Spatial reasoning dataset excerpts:
###

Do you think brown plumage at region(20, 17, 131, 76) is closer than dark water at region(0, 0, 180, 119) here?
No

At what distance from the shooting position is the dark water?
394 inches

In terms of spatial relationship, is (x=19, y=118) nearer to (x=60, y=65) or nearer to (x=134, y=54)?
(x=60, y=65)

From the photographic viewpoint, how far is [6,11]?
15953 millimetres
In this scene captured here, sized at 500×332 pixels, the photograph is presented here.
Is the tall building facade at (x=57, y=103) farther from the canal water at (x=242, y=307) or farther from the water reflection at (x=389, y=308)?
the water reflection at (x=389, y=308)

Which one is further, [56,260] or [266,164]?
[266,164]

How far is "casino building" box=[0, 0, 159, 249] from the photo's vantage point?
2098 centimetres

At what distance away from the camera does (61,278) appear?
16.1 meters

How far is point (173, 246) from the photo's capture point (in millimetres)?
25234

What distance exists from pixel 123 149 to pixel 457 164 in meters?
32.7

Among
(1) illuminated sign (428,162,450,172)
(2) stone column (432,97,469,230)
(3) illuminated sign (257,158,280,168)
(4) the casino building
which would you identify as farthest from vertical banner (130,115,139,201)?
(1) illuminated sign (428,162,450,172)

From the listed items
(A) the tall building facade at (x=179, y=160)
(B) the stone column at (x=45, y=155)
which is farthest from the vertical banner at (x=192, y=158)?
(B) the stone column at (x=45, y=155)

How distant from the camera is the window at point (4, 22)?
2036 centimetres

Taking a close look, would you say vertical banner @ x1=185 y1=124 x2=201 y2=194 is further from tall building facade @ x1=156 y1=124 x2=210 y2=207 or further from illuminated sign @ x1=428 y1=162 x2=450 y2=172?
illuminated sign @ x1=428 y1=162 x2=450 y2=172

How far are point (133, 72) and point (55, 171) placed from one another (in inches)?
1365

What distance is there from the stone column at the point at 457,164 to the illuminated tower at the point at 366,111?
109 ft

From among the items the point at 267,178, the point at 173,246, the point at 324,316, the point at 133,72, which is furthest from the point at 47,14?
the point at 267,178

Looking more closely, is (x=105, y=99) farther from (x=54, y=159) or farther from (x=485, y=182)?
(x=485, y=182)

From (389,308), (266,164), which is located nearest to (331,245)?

###

## Directions
Set down each entry again, unchanged.

## Solution below
Do you think brown plumage at region(20, 17, 131, 76) is closer than dark water at region(0, 0, 180, 119) here?
No

At what distance from the shooting position is the dark water?
394 inches

In terms of spatial relationship, is (x=19, y=118) nearer to (x=60, y=65) or nearer to (x=134, y=54)?
(x=60, y=65)

From the photographic viewpoint, how far is [6,11]?
15953 millimetres
In this scene captured here, sized at 500×332 pixels, the photograph is presented here.
Is the tall building facade at (x=57, y=103) farther from the canal water at (x=242, y=307) or farther from the water reflection at (x=389, y=308)?
the water reflection at (x=389, y=308)

Which one is further, [56,260] or [266,164]?
[266,164]

How far is "casino building" box=[0, 0, 159, 249] from the photo's vantage point?
2098 centimetres

At what distance away from the camera does (61,278) appear?
16.1 meters

How far is point (173, 246) from the photo's capture point (in millimetres)?
25234

What distance exists from pixel 123 149 to pixel 457 164 in meters?
32.7

Among
(1) illuminated sign (428,162,450,172)
(2) stone column (432,97,469,230)
(3) illuminated sign (257,158,280,168)
(4) the casino building
which would you identify as farthest from vertical banner (130,115,139,201)?
(1) illuminated sign (428,162,450,172)

From the listed items
(A) the tall building facade at (x=179, y=160)
(B) the stone column at (x=45, y=155)
which is farthest from the vertical banner at (x=192, y=158)?
(B) the stone column at (x=45, y=155)

How distant from the camera is the window at point (4, 22)?
2036 centimetres

Taking a close look, would you say vertical banner @ x1=185 y1=124 x2=201 y2=194 is further from tall building facade @ x1=156 y1=124 x2=210 y2=207 or further from illuminated sign @ x1=428 y1=162 x2=450 y2=172?
illuminated sign @ x1=428 y1=162 x2=450 y2=172

How far are point (133, 72) and point (55, 171) placed from one another (in inches)?
1365

What distance is there from the stone column at the point at 457,164 to the illuminated tower at the point at 366,111?
109 ft

From among the items the point at 267,178, the point at 173,246, the point at 324,316, the point at 133,72, which is furthest from the point at 47,14?
the point at 267,178

Looking more closely, is (x=105, y=99) farther from (x=54, y=159) or farther from (x=485, y=182)?
(x=485, y=182)

From (389,308), (266,164), which is located nearest to (331,245)?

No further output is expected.